Posted by Mike at October 24, 2005 6:10 AM
question for TP: Have you ever given a presentation without a ppt ?? Where the fodder was only words, emotions and expereinces weaved with story telling ??
Posted by /pdd at October 24, 2005 12:52 PM
Thanks for continuing to talk about the Bird Flu. If you do a presentation based on the ppt you posted, would you consider posting an audio file?
I think it would be a great public service.
Posted by John at October 24, 2005 8:36 PM
pdd, many without PowerPoint, probably hundreds. My PPs, unlike most, are not cluttered charts and graphs, but invariably simple quotes in bold colors. I look at it as sharing my notes (if I wasn't using PP) with the audience, realtime.

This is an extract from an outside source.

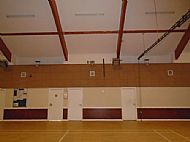 The original front roof had 2 flat roof sections with windows lighting the interior of the hall.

Posted by tom peters at October 25, 2005 6:33 AM
I recently attended the National Homecare & Hospice convention in Seattle. Tom Peters was one of the first speakers I heard when I arrived and want to say,"Thanks" for the enthusiasm and message based on humanity vs money motivation. I have been a home care/hospice nurse for over 15 years and have seen the medical system enter a "black hole" and experience implosion on itself. The reason for this, I believe is that the greed of the leaders has driven the poor descions they have made in the healthcare industry. The writing is on the wall that the "boomers" are going to put the game of healthcare on "tilt". Pratical business solutions based on human needs is the simple commonsense way to approach this delimia. As I work deeper in the bowels of "corporate America" I realize that the management and administrators are similar to the "Emperor With No Clothes". They keep looking at the amount of money they can make, "the bottomline", instead of meeting the needs first on a human connection with the understanding that abundance always follows. It's a law of the Universe. We cant change that!
The main reason I wrote this comment is because I connected with Tom's passion for excellence and believe he is gaining many merits for the sacrifice of speaking to others for the good of all. I understand weariness as most nurses that practice the art of nursing do. Stay on the "path", Tom. It is a good one.
I would also like to know more about Planetree.